**REQUIRED WORK**
Copy out the listing below with every "camera" changed to "viewer", leaving everything else as it stands.

:::

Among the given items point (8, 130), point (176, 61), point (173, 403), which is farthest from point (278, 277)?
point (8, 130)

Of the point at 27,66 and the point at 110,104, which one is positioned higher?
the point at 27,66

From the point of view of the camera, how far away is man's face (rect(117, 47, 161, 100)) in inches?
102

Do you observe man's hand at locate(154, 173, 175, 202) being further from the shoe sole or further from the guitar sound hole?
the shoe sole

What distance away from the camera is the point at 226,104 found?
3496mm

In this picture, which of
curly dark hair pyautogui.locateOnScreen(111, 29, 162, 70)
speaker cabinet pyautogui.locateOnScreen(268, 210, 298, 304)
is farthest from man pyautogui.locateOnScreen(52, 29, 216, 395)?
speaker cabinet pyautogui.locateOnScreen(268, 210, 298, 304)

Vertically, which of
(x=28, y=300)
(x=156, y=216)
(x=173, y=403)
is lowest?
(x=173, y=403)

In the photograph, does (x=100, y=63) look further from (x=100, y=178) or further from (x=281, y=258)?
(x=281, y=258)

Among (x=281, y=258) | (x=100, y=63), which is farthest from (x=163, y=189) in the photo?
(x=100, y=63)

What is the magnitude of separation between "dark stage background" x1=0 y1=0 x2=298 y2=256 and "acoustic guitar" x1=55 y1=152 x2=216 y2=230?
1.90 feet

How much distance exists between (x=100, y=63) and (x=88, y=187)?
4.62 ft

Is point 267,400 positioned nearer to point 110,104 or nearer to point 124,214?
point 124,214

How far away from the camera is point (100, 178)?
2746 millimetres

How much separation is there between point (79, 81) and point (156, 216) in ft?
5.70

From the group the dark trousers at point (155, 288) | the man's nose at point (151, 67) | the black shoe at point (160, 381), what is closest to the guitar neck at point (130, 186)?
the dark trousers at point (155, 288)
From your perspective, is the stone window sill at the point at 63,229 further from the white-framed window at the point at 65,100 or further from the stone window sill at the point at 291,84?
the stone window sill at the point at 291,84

:::

**CORRECT OUTPUT**
Among the given items point (8, 130), point (176, 61), point (173, 403), which is farthest from point (278, 277)?
point (8, 130)

Of the point at 27,66 and the point at 110,104, which one is positioned higher?
the point at 27,66

From the point of view of the viewer, how far away is man's face (rect(117, 47, 161, 100)) in inches?
102

Do you observe man's hand at locate(154, 173, 175, 202) being further from the shoe sole or further from the guitar sound hole?
the shoe sole

What distance away from the viewer is the point at 226,104 found?
3496mm

In this picture, which of
curly dark hair pyautogui.locateOnScreen(111, 29, 162, 70)
speaker cabinet pyautogui.locateOnScreen(268, 210, 298, 304)
is farthest from man pyautogui.locateOnScreen(52, 29, 216, 395)?
speaker cabinet pyautogui.locateOnScreen(268, 210, 298, 304)

Vertically, which of
(x=28, y=300)
(x=156, y=216)
(x=173, y=403)
is lowest?
(x=173, y=403)

In the photograph, does (x=100, y=63) look further from (x=100, y=178) or further from (x=281, y=258)?
(x=281, y=258)

Among (x=281, y=258) | (x=100, y=63), which is farthest from (x=163, y=189) in the photo?
(x=100, y=63)

What is the magnitude of separation between "dark stage background" x1=0 y1=0 x2=298 y2=256 and "acoustic guitar" x1=55 y1=152 x2=216 y2=230?
1.90 feet

How much distance exists between (x=100, y=63) and (x=88, y=187)?
4.62 ft

Is point 267,400 positioned nearer to point 110,104 or nearer to point 124,214?
point 124,214

How far away from the viewer is point (100, 178)?
2746 millimetres

How much separation is there between point (79, 81) and point (156, 216) in ft?
5.70

From the group the dark trousers at point (155, 288) | the man's nose at point (151, 67) | the black shoe at point (160, 381), what is closest to the guitar neck at point (130, 186)?
the dark trousers at point (155, 288)
From your perspective, is the stone window sill at the point at 63,229 further from the white-framed window at the point at 65,100 or further from the stone window sill at the point at 291,84?
the stone window sill at the point at 291,84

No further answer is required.